Весь день прошел в томительном ожидании. Мужики побросали все работы, и все сходились и низкими голосами о чем-то переговаривались. И они были убеждены, что близится что-то очень серьезное, которое в жизни их произведет крутой поворот к лучшему, даже к небывалому. Суета в волостном правлении и строгая озабоченность урядника подкрепляла их в этих надеждах: не зря же, в самделе…
И вот наконец уже под вечер в струящихся от солнца полях, не запаханных и наполовину, послышался заливистый колокольчик и селом в облаке пыли пронеслась довольно знакомая тройка буланых вяток. То был исправник, высокий худой мужчина с казацкими усами и острыми глазами, которые приводили мужиков в трепет. Чрез небольшой промежуток времени за ним показались еще четыре коляски, запряженные каждая четверкой разнокалиберных крестьянских лошаденок.
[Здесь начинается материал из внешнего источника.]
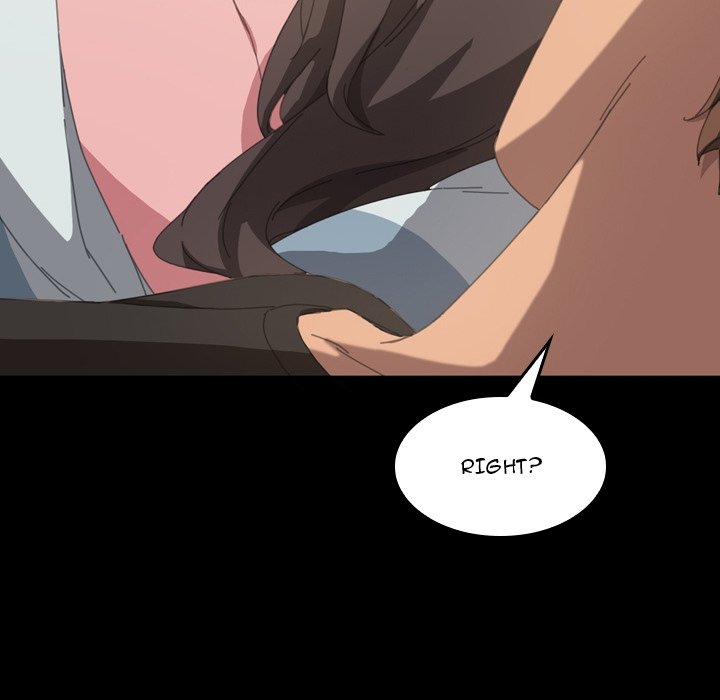 15 Minutes 15 Minutes EP 18 - Toomics page 148 - 
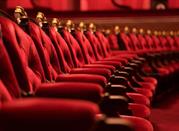 Teatro Nuovo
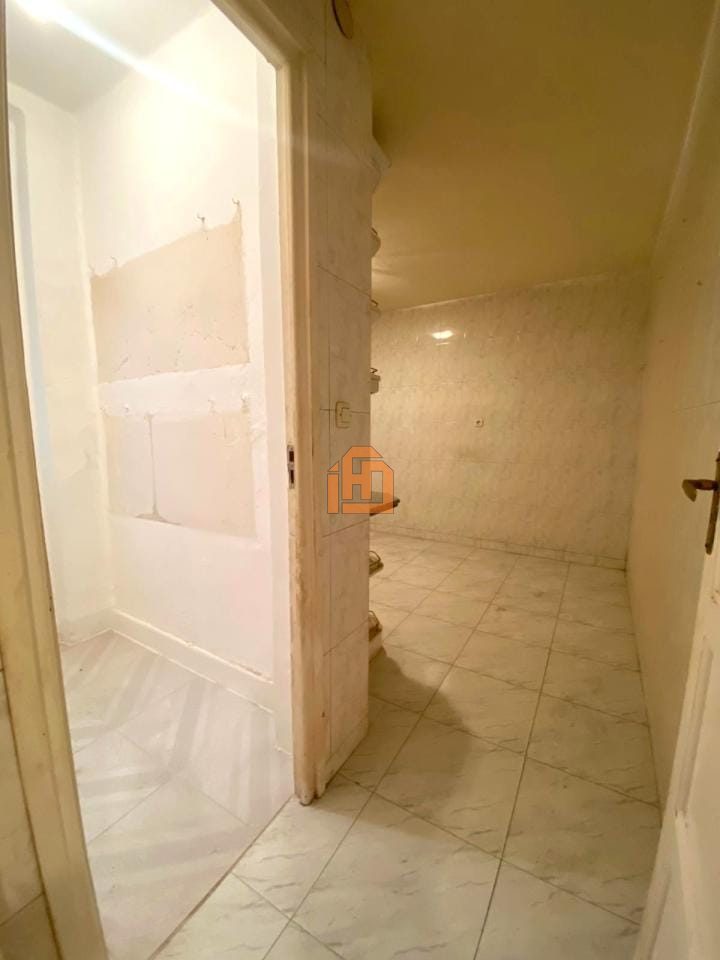 Piso en Ordoño II (Centro de León) - Foto 8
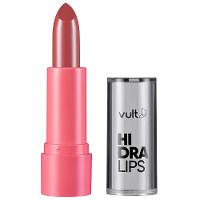Batom Labial Vult Hidra Lips - 1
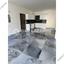 2 bedroom apartment for rent strovolos nicosia 1836794 thumbnail 6521331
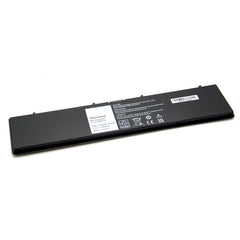 Nieuwe Dell Latitude E7440 / E7450 Accu 31Wh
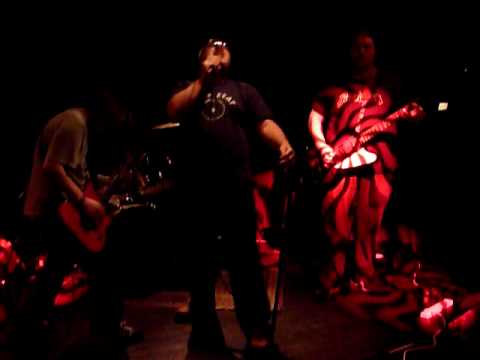 video phone beyonce mp3 Brides Of Kong - Face Of A M---erfucker / Evil Cologne (Live at the Underbelly)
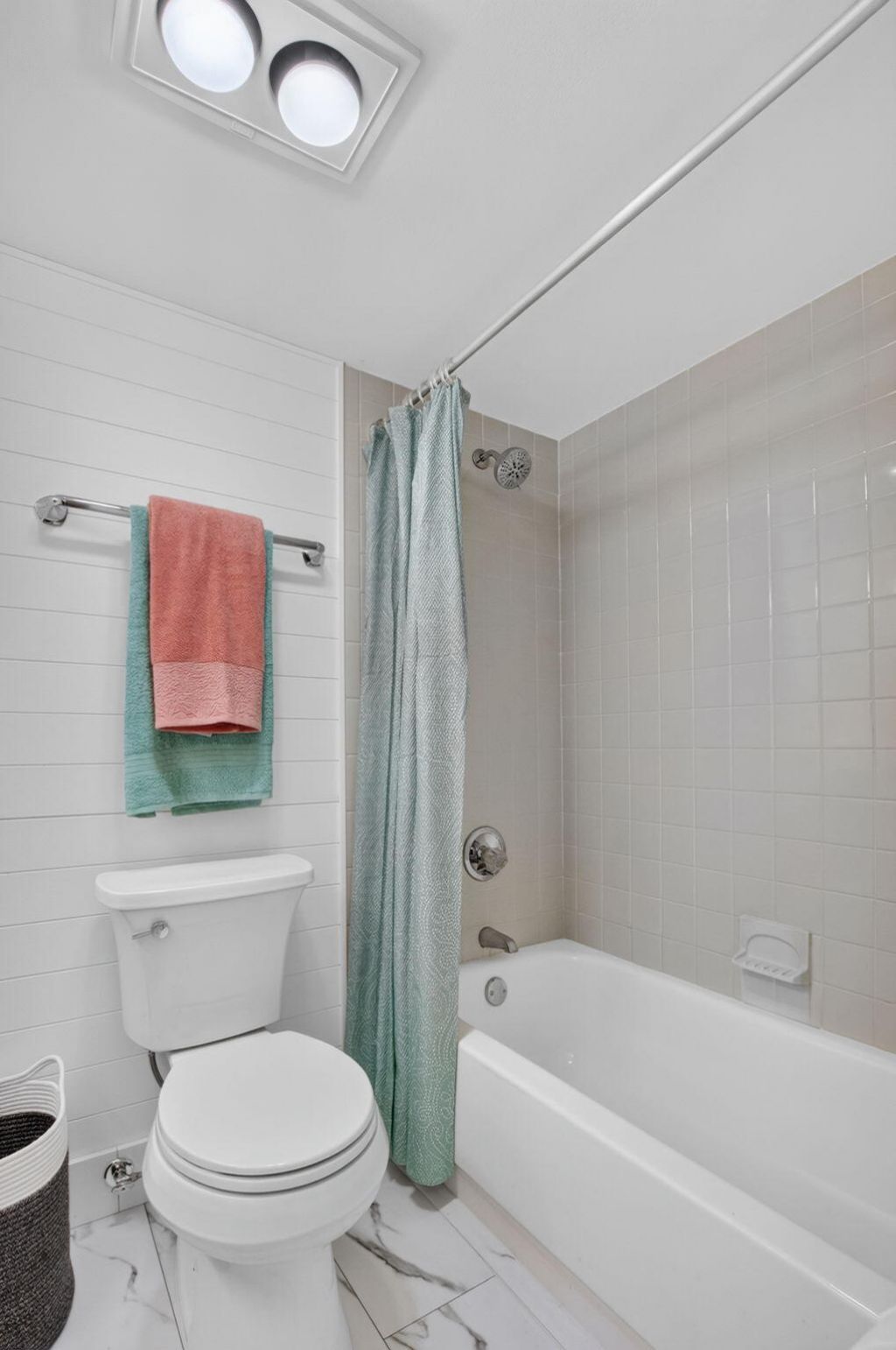 2898 SW 22nd Circle, Unit 231b, Delray Beach, FL 33445 Photo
В первой коляске сидел царский посол в широком английском пальто и фуражке с кокардой, мягкий, румяный старик с седой пушистой бородой, и молоденькая, сухощепая девица с белым зонтиком. Такие же светлые девицы с распущенными зонтиками сидели и в трех остальных колясках, в каждой по две. А за ними нестройной толпой скакали, прыгая в седлах и нескладно взмахивая в такт локтями, стражники и десятские, потные, с вытаращенными от усердия и ужаса глазами.